Die Partei Die Linke zerlegt sich nach der verlorenen Bundestagswahl 2021 indes weitestgehend selbst. Während bereits am Tag danach verkündet wurde, nun müsse alles analysiert und vor allem neu gemacht werden, agiert das selbe glücklose Personal im Raum der immergleichen Ideenlosigkeit. Dies bemängelte auch die im Januar 2022 aus der Partei ausgetretene Christa Luft, letzte Wirtschaftsministerin der DDR. Weder Analyse noch Selbstkritik habe sie wahrgenommen, schrieb sie in einem Brief an die Parteiführung.

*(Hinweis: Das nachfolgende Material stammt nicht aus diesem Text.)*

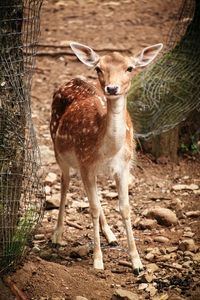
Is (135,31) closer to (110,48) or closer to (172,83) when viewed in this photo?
(110,48)

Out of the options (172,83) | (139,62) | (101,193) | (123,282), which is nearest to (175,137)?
(172,83)

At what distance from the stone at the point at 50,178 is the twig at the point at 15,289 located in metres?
2.69

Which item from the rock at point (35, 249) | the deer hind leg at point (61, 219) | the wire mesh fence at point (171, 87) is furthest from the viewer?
the wire mesh fence at point (171, 87)

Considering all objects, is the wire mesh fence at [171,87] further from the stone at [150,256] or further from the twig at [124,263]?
the twig at [124,263]

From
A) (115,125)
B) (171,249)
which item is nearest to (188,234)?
(171,249)

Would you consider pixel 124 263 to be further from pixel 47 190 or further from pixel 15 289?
pixel 47 190

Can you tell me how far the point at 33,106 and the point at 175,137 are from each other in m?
2.31

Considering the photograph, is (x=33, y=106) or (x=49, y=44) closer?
(x=33, y=106)

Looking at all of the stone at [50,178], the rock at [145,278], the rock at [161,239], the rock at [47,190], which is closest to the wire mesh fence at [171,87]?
the stone at [50,178]

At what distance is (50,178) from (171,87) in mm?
1751

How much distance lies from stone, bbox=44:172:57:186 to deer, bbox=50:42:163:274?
1135 millimetres

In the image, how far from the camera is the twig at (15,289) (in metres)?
5.02

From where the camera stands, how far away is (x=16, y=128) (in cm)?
519

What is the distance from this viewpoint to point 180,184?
7824 mm
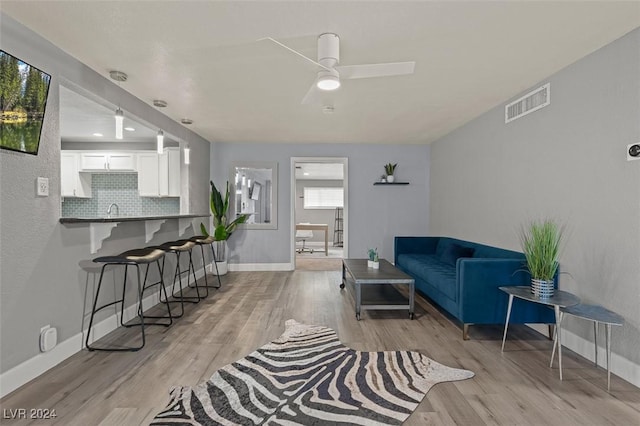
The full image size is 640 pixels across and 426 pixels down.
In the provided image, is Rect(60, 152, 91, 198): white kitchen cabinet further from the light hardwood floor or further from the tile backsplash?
the light hardwood floor

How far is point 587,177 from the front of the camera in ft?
8.61

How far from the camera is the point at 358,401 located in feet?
6.54

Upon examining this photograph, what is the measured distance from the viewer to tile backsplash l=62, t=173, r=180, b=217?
233 inches

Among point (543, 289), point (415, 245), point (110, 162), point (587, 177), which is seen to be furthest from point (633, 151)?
point (110, 162)

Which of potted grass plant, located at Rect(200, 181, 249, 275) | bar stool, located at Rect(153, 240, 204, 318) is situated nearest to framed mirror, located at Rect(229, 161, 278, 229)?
potted grass plant, located at Rect(200, 181, 249, 275)

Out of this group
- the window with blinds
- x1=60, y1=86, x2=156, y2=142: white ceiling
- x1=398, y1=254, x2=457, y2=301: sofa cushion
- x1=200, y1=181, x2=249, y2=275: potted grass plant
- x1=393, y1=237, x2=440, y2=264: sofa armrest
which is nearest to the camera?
x1=398, y1=254, x2=457, y2=301: sofa cushion

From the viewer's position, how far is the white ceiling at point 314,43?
2016 mm

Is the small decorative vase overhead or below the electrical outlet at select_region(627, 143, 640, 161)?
below

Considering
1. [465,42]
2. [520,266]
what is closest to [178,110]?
[465,42]

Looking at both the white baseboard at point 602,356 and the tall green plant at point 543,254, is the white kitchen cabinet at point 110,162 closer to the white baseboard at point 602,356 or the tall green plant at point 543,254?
the tall green plant at point 543,254

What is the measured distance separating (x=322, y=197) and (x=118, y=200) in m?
6.56

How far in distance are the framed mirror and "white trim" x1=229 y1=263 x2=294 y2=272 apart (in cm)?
68

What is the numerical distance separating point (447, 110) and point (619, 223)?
2237mm

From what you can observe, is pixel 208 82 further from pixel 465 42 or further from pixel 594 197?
pixel 594 197
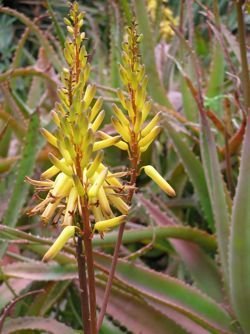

Statt Zukunftsentwürfe zu zeichnen, mit denen sich weite Teile der Bevölkerung identifizieren könnten, arbeitet man sich eher an der Deutungshoheit über bestimmte Begrifflichkeiten ab. Es wird zu wenig berücksichtigt, gegen welch breite Front hier auf kognitiver Ebene argumentiert werden muss, wo es doch eigentlich darum gehen müsste, die “Herzen” der Menschen zu erreichen: ihr Vertrauen.

Der britische Historiker Harold James wies im Tagesspiegel auf Folgendes hin:

“Zum Beispiel beschrieben Kapitalismus und Sozialismus ursprünglich sich kontinuierlich fortentwickelnde Arten des Verständnisses davon, wie die Welt organisiert war oder sein sollte. Inzwischen haben sie sich in bloße Schreckensbegriffe verwandelt. Die eigene Seite im Kulturkampf wird dadurch bestimmt, ob man mehr Angst vor dem Sozialismus oder dem Kapitalismus (oder Iterationen wie dem „Hyperkapitalismus“ oder dem „woken Kapitalismus“) hat.”

Ein neues Morgen

Die politische Linke braucht ein Programm, um zu gewinnen. Klare und für jeden nachvollziehbare Ziele, die etwas mit der Lebenswirklichkeiten der Vielen zu tun haben. Das bloße Anbiedern an die Kräfte des Kapitals und das sich stets wiederholende Enttäuschen der Vielen, der Fokus auf innere Auseinandersetzungen, lassen kein Vertrauen entstehen. Auch abgehobene Diskurse, in denen künstlich Widersprüche zwischen Autonomie und Zugehörigkeit erzeugt werden, etwa durch das Ausspielen von Identität gegen die Interessen der Massen, lässt keine aufrichtigen Absichten erahnen.

Wahrhaftigkeit aber ist die erste Bedingung für die Bildung von Vertrauen. Daher müsste als Erstes benannt werden, welche Ziele notwendig und welche inneren Bedingungen hinderlich sind, ohne sich dabei von Angst und Ich-Bezogenheit Weniger leiten zu lassen. Schonungslose Transparenz, sozusagen. Unehrlichkeit und Ich-Bezogenheit kann getrost den Kräften des Kapitals überlassen bleiben. Für die Befreiung der Vielen ist das untauglich.